# WHAT THE TASK ASKS
Copy the text of the listing below verbatim, leaving the pictures out.

# SUPPLIED RECORDS
- - -

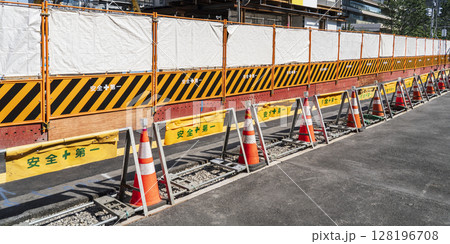 工事現場のガードフェンス【工事・建設・土木・施工管理イメージ】 128196708
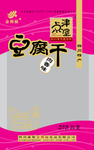 中国风包装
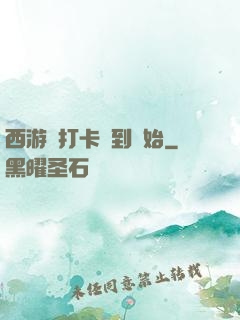 西游從打卡簽到開始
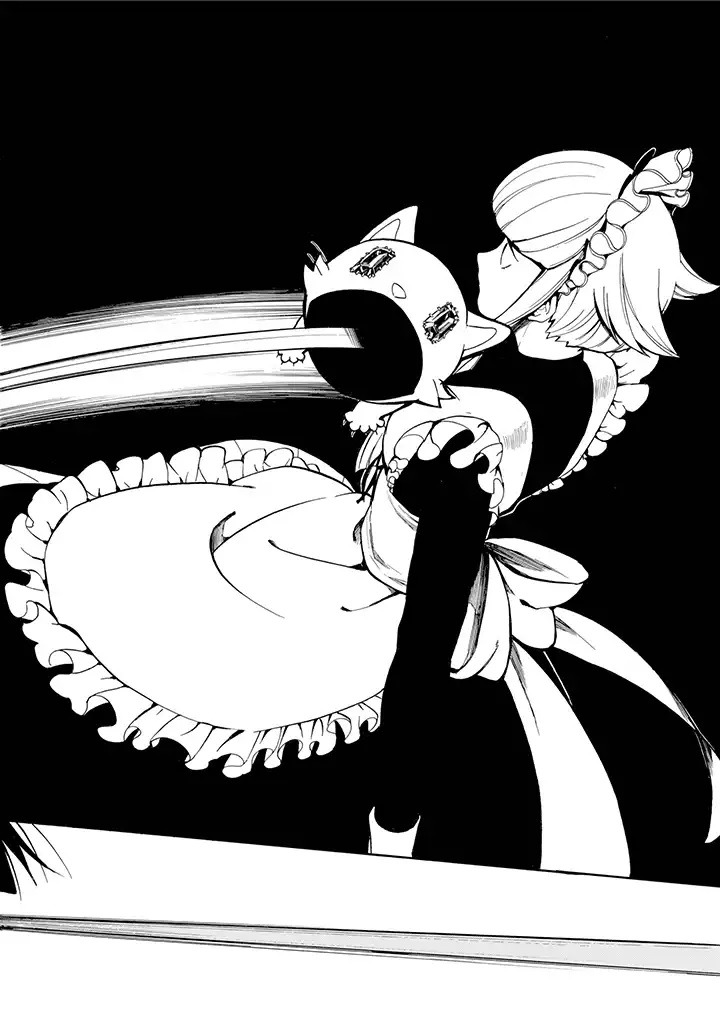 Innocent Devil Chapter 3 page 25 - Chapter 3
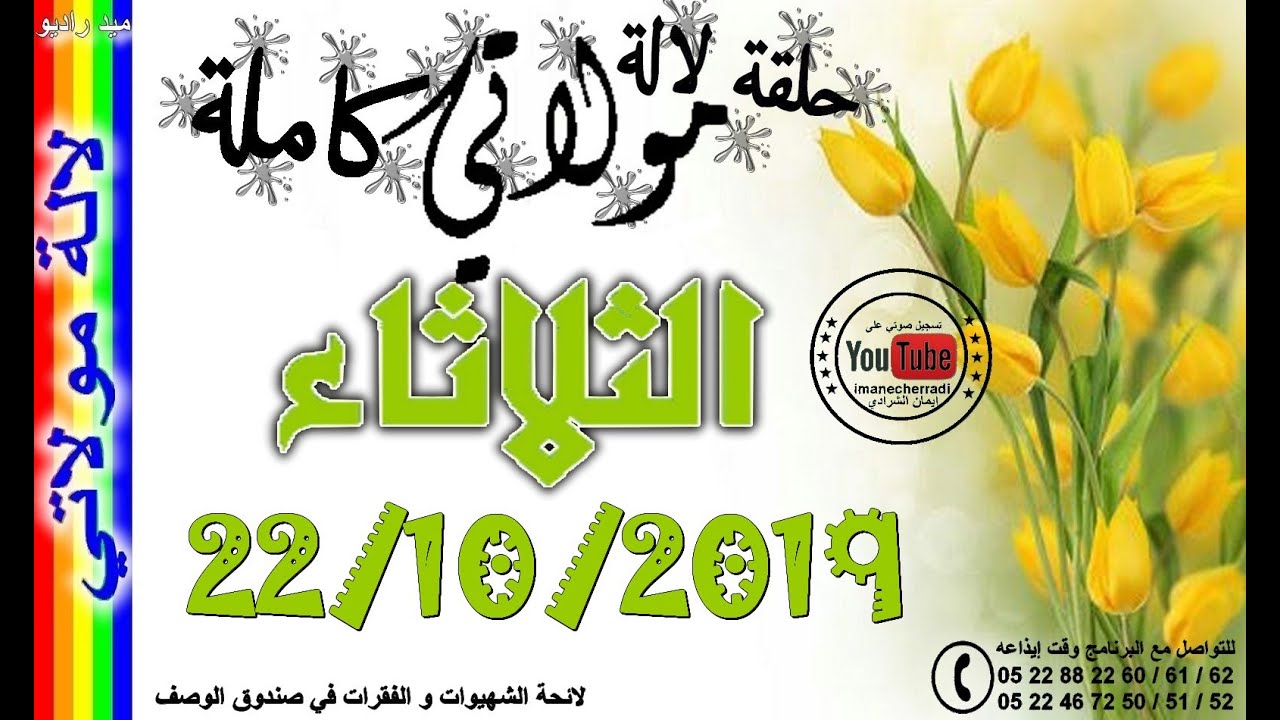 شهيوات البطاطا الحلوة مع سناء ام ريان، كيك مع فاطمة، دجاج بالخضر في الفرن مع سناء كيناني 22/10/2019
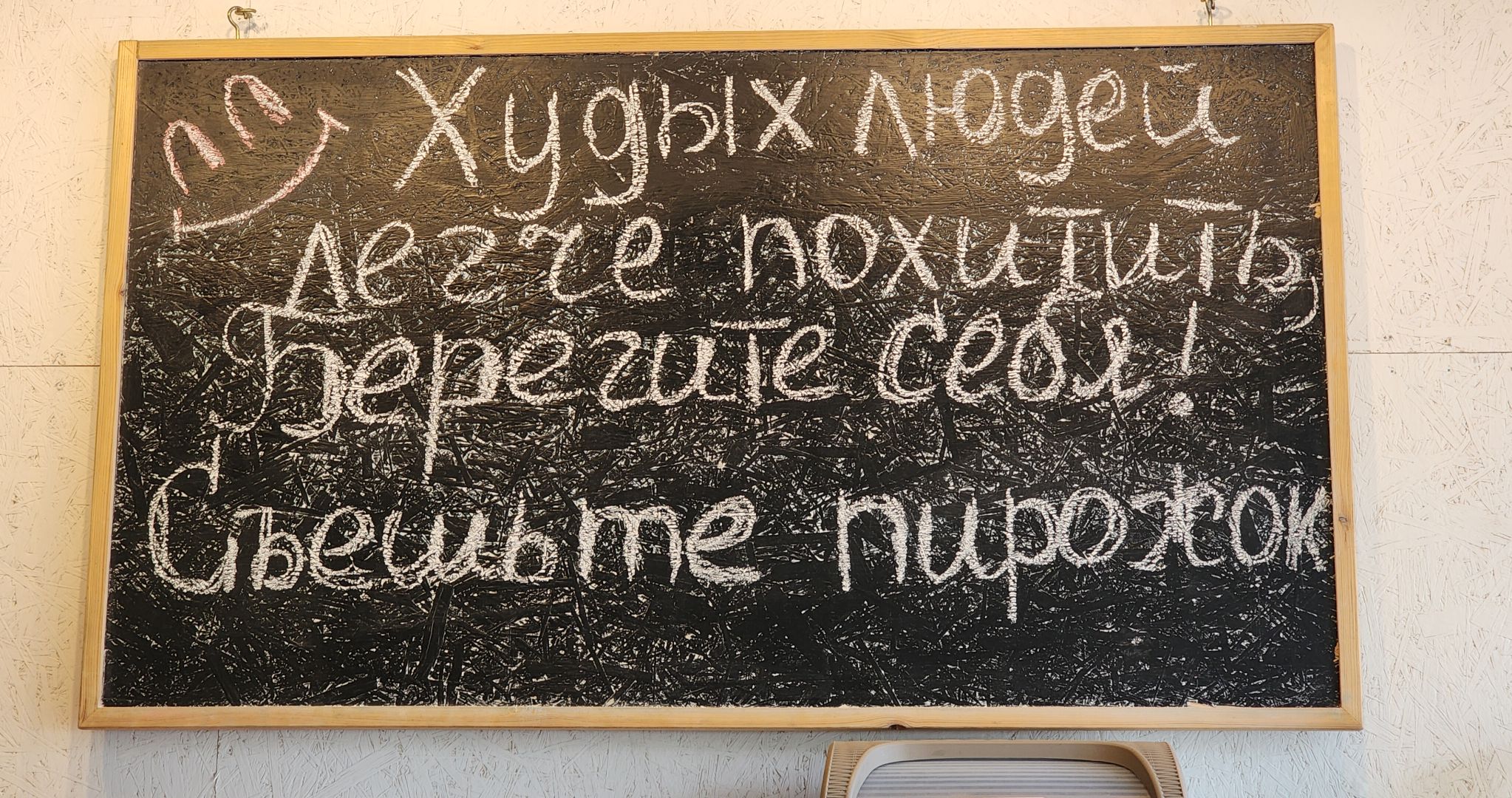 Донбасс, Мариуполь, Спецоперация, Благоустройство, Регионы-шефы, Подмосковье, Волонтеры,
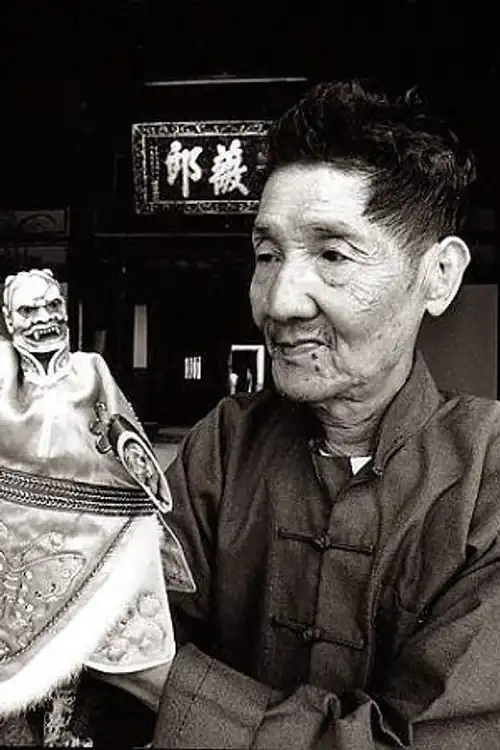 Lự Tiên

- - -

# RESULT
 工事現場のガードフェンス【工事・建設・土木・施工管理イメージ】 128196708
 中国风包装
 西游從打卡簽到開始
 Innocent Devil Chapter 3 page 25 - Chapter 3
 شهيوات البطاطا الحلوة مع سناء ام ريان، كيك مع فاطمة، دجاج بالخضر في الفرن مع سناء كيناني 22/10/2019
 Донбасс, Мариуполь, Спецоперация, Благоустройство, Регионы-шефы, Подмосковье, Волонтеры,
 Lự Tiên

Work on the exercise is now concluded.